OMA and CALM (Dept. of Conservation and Land Management, WA) recognised in the early 90's that it was going to be difficult to ensure the profitability of oil mallees if eucalyptus oil was the only source of revenue. At present China can supply all the eucalyptus oil the world needs, so farming for eucalyptptus oil, alone, is not a viable enterprise. Consequently over several years, various other products derived from oil mallees were assessed. This led to the concept of integrated production and use of oil mallee products.

The Oil Mallee Association, Western Power Corporation, Enecon and CALM investigated an Integrated Wood Processing (IWP) system where oil, charcoal, activated carbon, and electricity are all produced in a combined process. The IWP plant at Narrogin has produced electricity, charcoal, activated carbon, and eucalyptus oil, from mallee feedstock grown on farms in the Wheatbelt of Western Australia.
 
Potential IWP sites
 
EcoGeneration — July/August 2008


When farmers in Western Australia’s wheatbelt started using oil mallee trees to control salinity, they weren’t aware of the massive potential crops’ to provide an almost unlimited supply of clean electricity to the state.
At anticipated rates of establishment, there is potentially more energy to be derived from oil mallee biomass than the energy in the amount of coal currently used to supply a large proportion of the Western Australia’s energy needs.

Adrian Chegwidden, sustainable energy business development manager of Verve Energy, which adapted technology to generate electricity from the trees, says the mallee represented an almost unlimited supply of energy biomass. This is a situation almost unique to Western Australia, which may have a major impact on the state’s future energy mix.

Pilot plant study demonstrates substantial potential
In 2000, a feasibility study into the bioenergy potential of oil mallees was commissioned by the Oil Mallee Company (OMC) in conjunction with Western Power and Enecon. The study identified that all of the mallee biomass (wood and leaf) could successfully be utilised in a processing plant to deliver energy, activated charcoal and oil and also found that the process was likely to be financially viable.

Following the study, a 1 kilowatt (kW) Integrated Wood Processing (IWP) demonstration plant was completed in Narrogin in 2006. The pilot plant successfully demonstrated the capacity for renewable electricity generation, charcoaling and carbon activation technology.
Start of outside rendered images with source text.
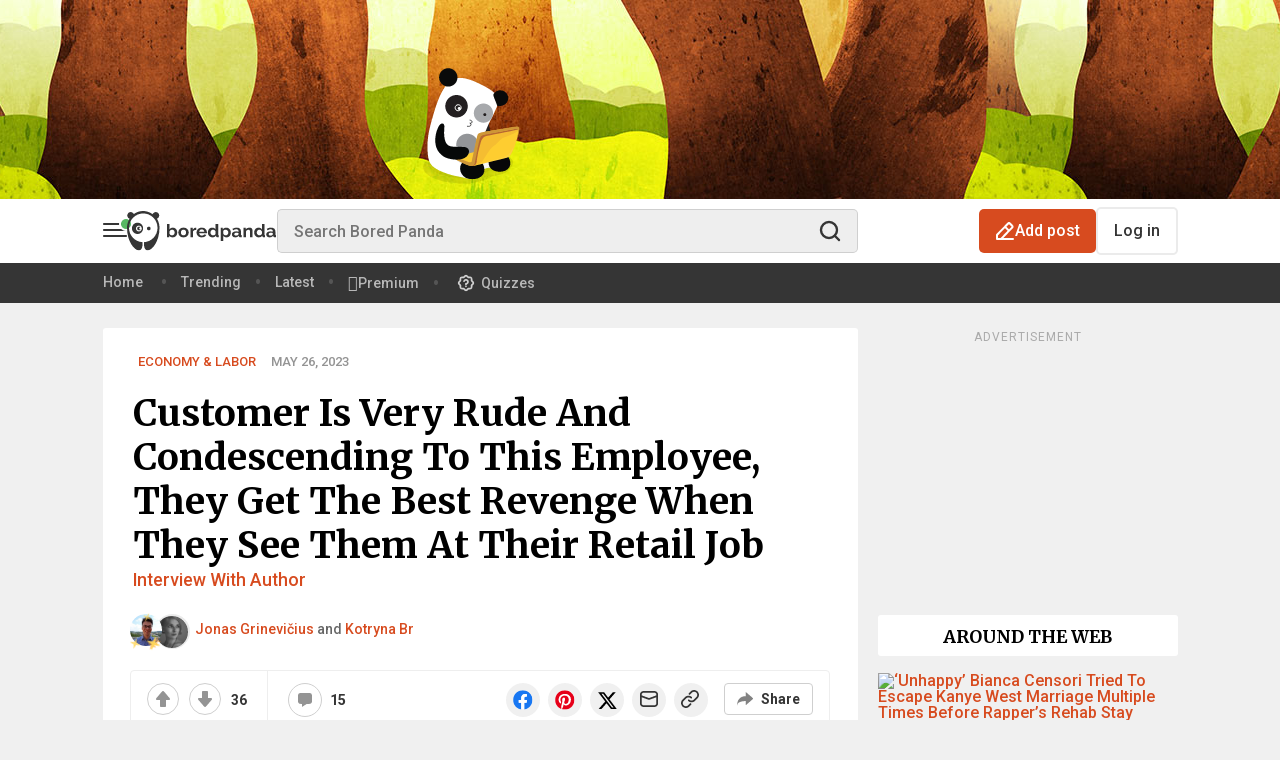

--- FILE ---
content_type: image/svg+xml
request_url: https://assets.boredpanda.com/blog/wp-content/themes/boredpanda/images/premium/ic-close-modal.svg
body_size: 555
content:
<svg width="16" height="16" viewBox="0 0 16 16" fill="none" xmlns="http://www.w3.org/2000/svg">
    <path fill-rule="evenodd" clip-rule="evenodd" d="M14.0417 3.37508C14.4323 2.98455 14.4323 2.35139 14.0417 1.96086C13.6512 1.57034 13.0181 1.57034 12.6275 1.96086L8.0013 6.58709L3.37508 1.96086C2.98455 1.57034 2.35139 1.57034 1.96086 1.96086C1.57034 2.35139 1.57034 2.98455 1.96086 3.37508L6.58709 8.0013L1.96086 12.6275C1.57034 13.0181 1.57034 13.6512 1.96086 14.0417C2.35139 14.4323 2.98455 14.4323 3.37508 14.0417L8.0013 9.41552L12.6275 14.0417C13.0181 14.4323 13.6512 14.4323 14.0417 14.0417C14.4323 13.6512 14.4323 13.0181 14.0417 12.6275L9.41552 8.0013L14.0417 3.37508Z" fill="white" fill-opacity="0.75"/>
</svg>


--- FILE ---
content_type: application/javascript; charset=utf-8
request_url: https://fundingchoicesmessages.google.com/f/AGSKWxXvobujNx8HRI7guZpFQ9447OwjDsELV1xS6i_KME_Ev7wL6OAUSwVLlSLO27c58F29Umr_-vykNM_2fEj9MRHW7eyFWov4lrGI9hiwGRdf38O6E6BTGmZlMF3NzcxRDy2BCwqeN9P3Gpq7w_O250Qk9usUERRmYeGo-uTth46qK9Oi6zCCX3hdrvMb/_-ads_9_3./160x600_=adscripts&-ad-vertical-_bannerads_
body_size: -1285
content:
window['fa8d8c9f-abf1-43be-a665-2eefd3f682d4'] = true;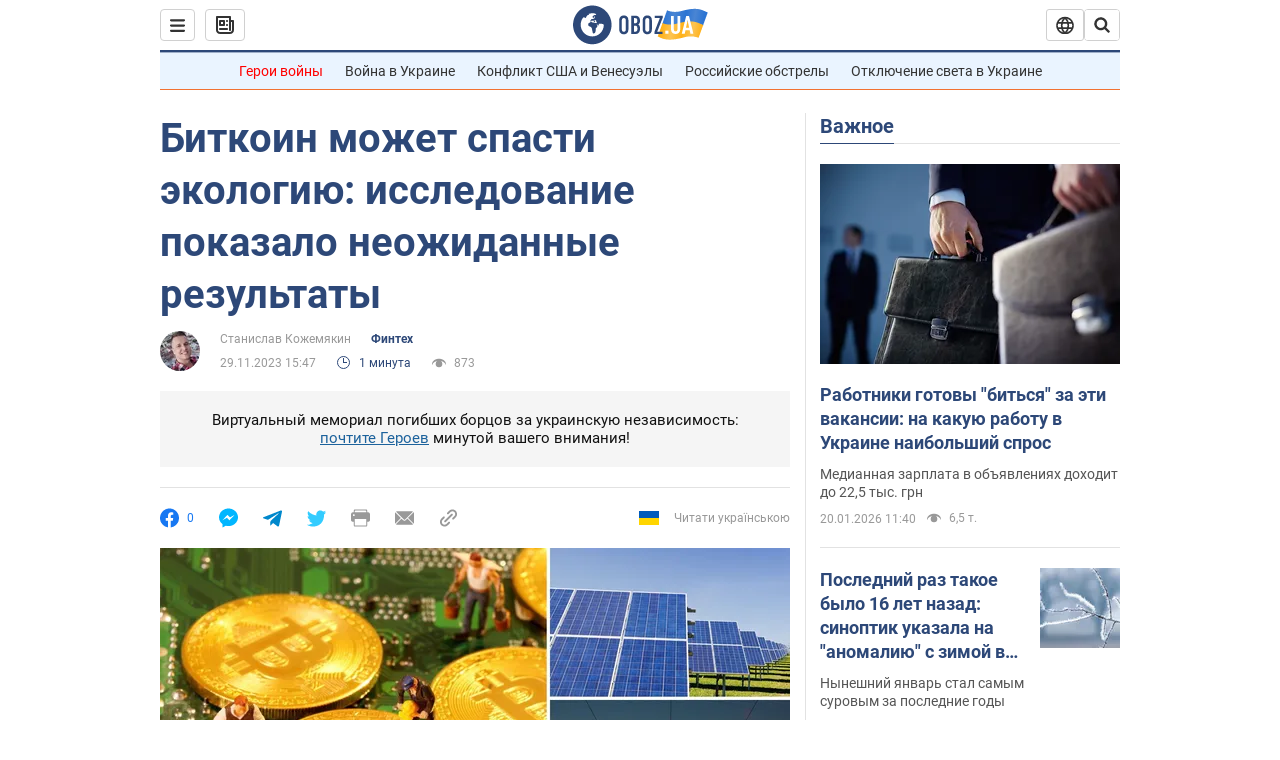

--- FILE ---
content_type: application/x-javascript; charset=utf-8
request_url: https://servicer.idealmedia.io/1418748/1?nocmp=1&sessionId=696fb869-06960&sessionPage=1&sessionNumberWeek=1&sessionNumber=1&scale_metric_1=64.00&scale_metric_2=256.00&scale_metric_3=100.00&cbuster=1768929385296221866014&pvid=89f09062-5e87-4286-8dfe-3faf3183cfec&implVersion=11&lct=1763555100&mp4=1&ap=1&consentStrLen=0&wlid=50ef91cb-31f0-472e-aecd-53242d413eed&uniqId=0734f&niet=4g&nisd=false&evt=%5B%7B%22event%22%3A1%2C%22methods%22%3A%5B1%2C2%5D%7D%2C%7B%22event%22%3A2%2C%22methods%22%3A%5B1%2C2%5D%7D%5D&pv=5&jsv=es6&dpr=1&hashCommit=cbd500eb&apt=2023-11-29T15%3A47%3A00&tfre=3853&w=0&h=1&tl=150&tlp=1&sz=0x1&szp=1&szl=1&cxurl=https%3A%2F%2Fhub.obozrevatel.com%2Fmir-otkazhetsya-ot-uglya-blagodarya-bitkoinu-kak-majning-mozhet-spasti-ekologiyu.htm&ref=&lu=https%3A%2F%2Fhub.obozrevatel.com%2Fmir-otkazhetsya-ot-uglya-blagodarya-bitkoinu-kak-majning-mozhet-spasti-ekologiyu.htm
body_size: 828
content:
var _mgq=_mgq||[];
_mgq.push(["IdealmediaLoadGoods1418748_0734f",[
["champion.com.ua","11962959","1","Мудрик отримав вердикт щодо свого майбутнього у Челсі","Лондонське Челсі може достроково припинити співпрацю із українським вінгером Михайлом Мудриком","0","","","","J7u-vKRswtrCOTipHw5DqVXKcZDcMin9pqYGWgvI7p1KLdfngGlto9qxGjRgYmxhJP9NESf5a0MfIieRFDqB_Kldt0JdlZKDYLbkLtP-Q-XzZVx7g9wfFAVX1-gHLp72",{"i":"https://s-img.idealmedia.io/n/11962959/45x45/423x0x1074x1074/aHR0cDovL2ltZ2hvc3RzLmNvbS90LzY4NzA0MS9jMTkwYjBjYTAwNjJmMWZkYTU4NmVkYTUwMzcxOWNkMC5qcGVn.webp?v=1768929385-euIGBxQsUQKrs8vPisF5XzI_9O9fN2TQtoeo5igJooA","l":"https://clck.idealmedia.io/pnews/11962959/i/1298901/pp/1/1?h=J7u-vKRswtrCOTipHw5DqVXKcZDcMin9pqYGWgvI7p1KLdfngGlto9qxGjRgYmxhJP9NESf5a0MfIieRFDqB_Kldt0JdlZKDYLbkLtP-Q-XzZVx7g9wfFAVX1-gHLp72&utm_campaign=obozrevatel.com&utm_source=obozrevatel.com&utm_medium=referral&rid=bff8039b-f623-11f0-9a9a-d404e6f98490&tt=Direct&att=3&afrd=296&iv=11&ct=1&gdprApplies=0&muid=q0kpAkNomWg9&st=-300&mp4=1&h2=RGCnD2pppFaSHdacZpvmnoTb7XFiyzmF87A5iRFByjsgNjusZyjGo1rMnMT1hEiOhumDt6a8mN7o5CH77ZLjIg**","adc":[],"sdl":0,"dl":"","category":"Спорт","dbbr":0,"bbrt":0,"type":"e","media-type":"static","clicktrackers":[],"cta":"Читати далі","cdt":"","tri":"bff815df-f623-11f0-9a9a-d404e6f98490","crid":"11962959"}],],
{"awc":{},"dt":"desktop","ts":"","tt":"Direct","isBot":1,"h2":"RGCnD2pppFaSHdacZpvmnoTb7XFiyzmF87A5iRFByjsgNjusZyjGo1rMnMT1hEiOhumDt6a8mN7o5CH77ZLjIg**","ats":0,"rid":"bff8039b-f623-11f0-9a9a-d404e6f98490","pvid":"89f09062-5e87-4286-8dfe-3faf3183cfec","iv":11,"brid":32,"muidn":"q0kpAkNomWg9","dnt":2,"cv":2,"afrd":296,"consent":true,"adv_src_id":39175}]);
_mgqp();
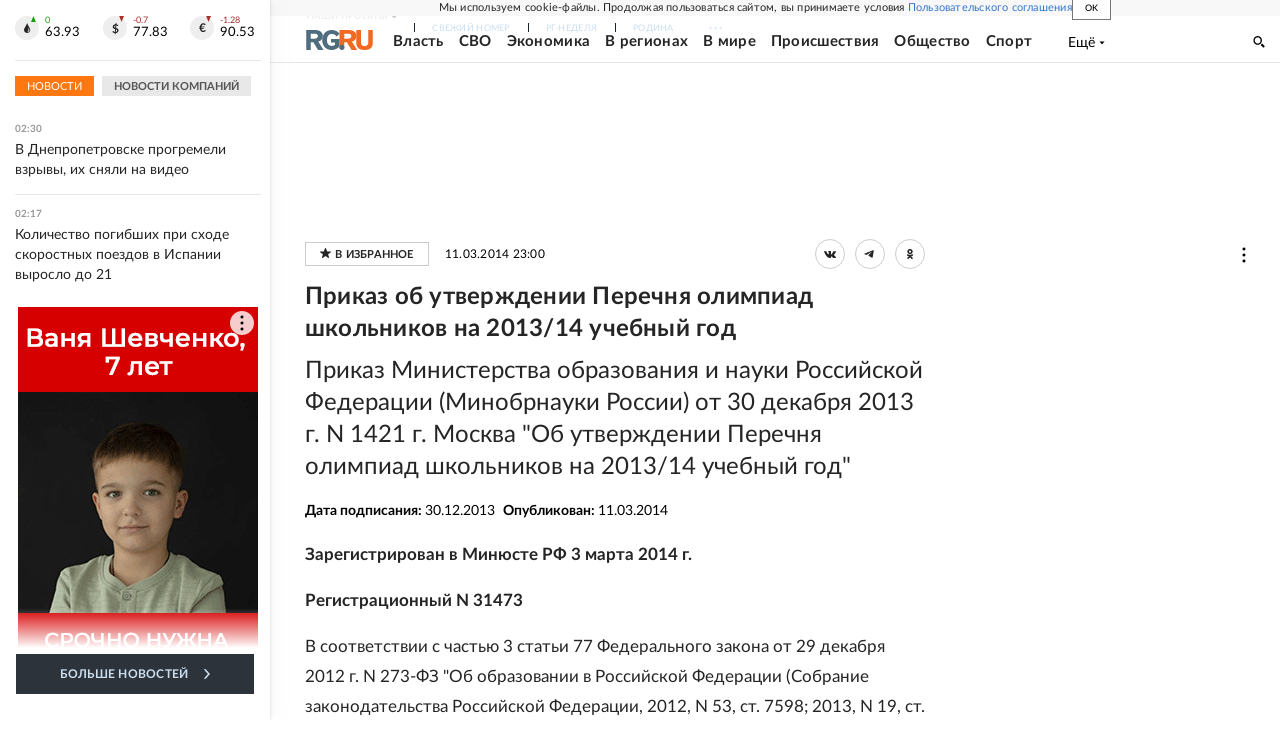

--- FILE ---
content_type: text/html
request_url: https://tns-counter.ru/nc01a**R%3Eundefined*rg_ru/ru/UTF-8/tmsec=mx3_rg_ru/291235053***
body_size: 16
content:
8D606E15696D71E6G1768780262:8D606E15696D71E6G1768780262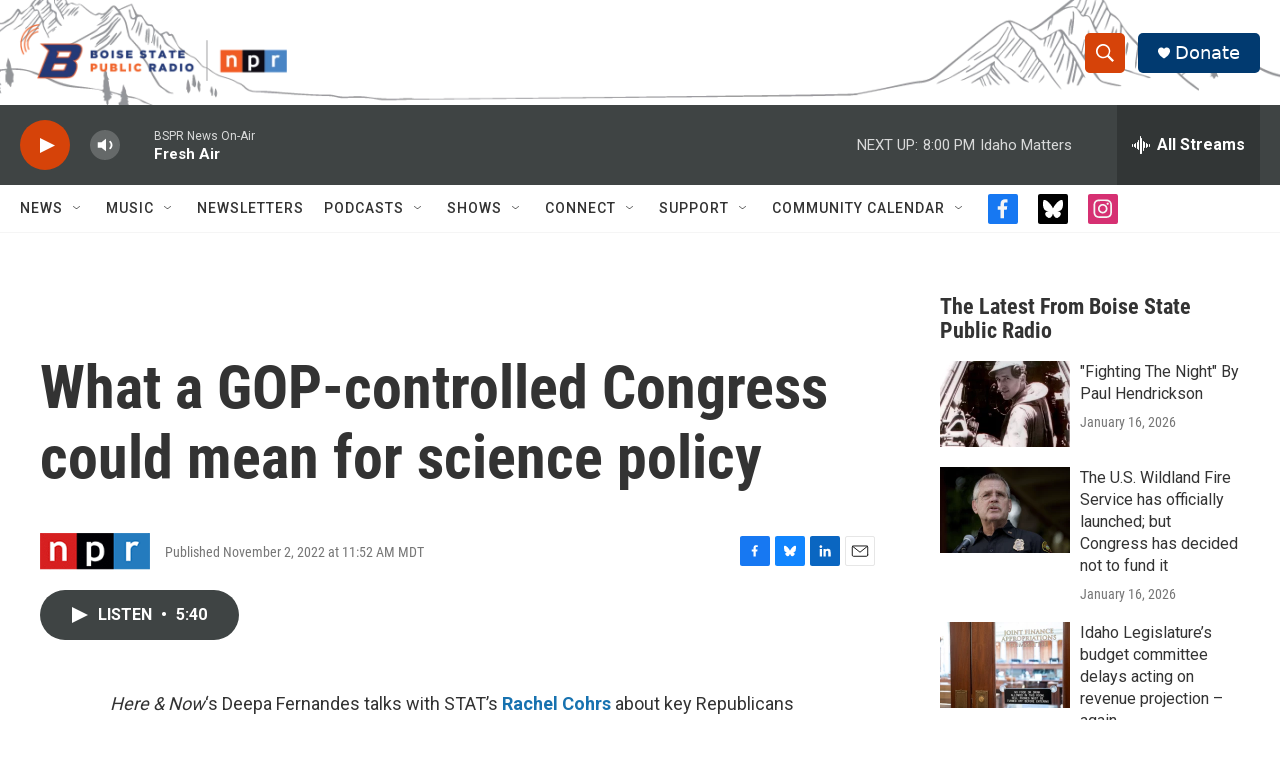

--- FILE ---
content_type: text/html; charset=utf-8
request_url: https://www.google.com/recaptcha/api2/aframe
body_size: 267
content:
<!DOCTYPE HTML><html><head><meta http-equiv="content-type" content="text/html; charset=UTF-8"></head><body><script nonce="S6EFRdvu7_FOEI8QdBxd4A">/** Anti-fraud and anti-abuse applications only. See google.com/recaptcha */ try{var clients={'sodar':'https://pagead2.googlesyndication.com/pagead/sodar?'};window.addEventListener("message",function(a){try{if(a.source===window.parent){var b=JSON.parse(a.data);var c=clients[b['id']];if(c){var d=document.createElement('img');d.src=c+b['params']+'&rc='+(localStorage.getItem("rc::a")?sessionStorage.getItem("rc::b"):"");window.document.body.appendChild(d);sessionStorage.setItem("rc::e",parseInt(sessionStorage.getItem("rc::e")||0)+1);localStorage.setItem("rc::h",'1768877943174');}}}catch(b){}});window.parent.postMessage("_grecaptcha_ready", "*");}catch(b){}</script></body></html>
The technology, developed by the Commonwealth Scientific and Industrial Research Organisation and adapted by Verve Energy, demonstrated that multiple-product processing systems appear viable.
Bright prospects for mallee bioenergy


3 comments:

LindaG said...

This is so fantastic. Congratulations to all involved for the foresight!

Al said...

Brilliant development.
Tied with research in Queensland deriving petroleum products from renewable vegetable matter we seem to be going a long way to licking Greenhouse in Oz. All it needs is the investment now.

Gill - That British Woman said...

that is so interesting, I wonder if these same trees could be planted in Afica?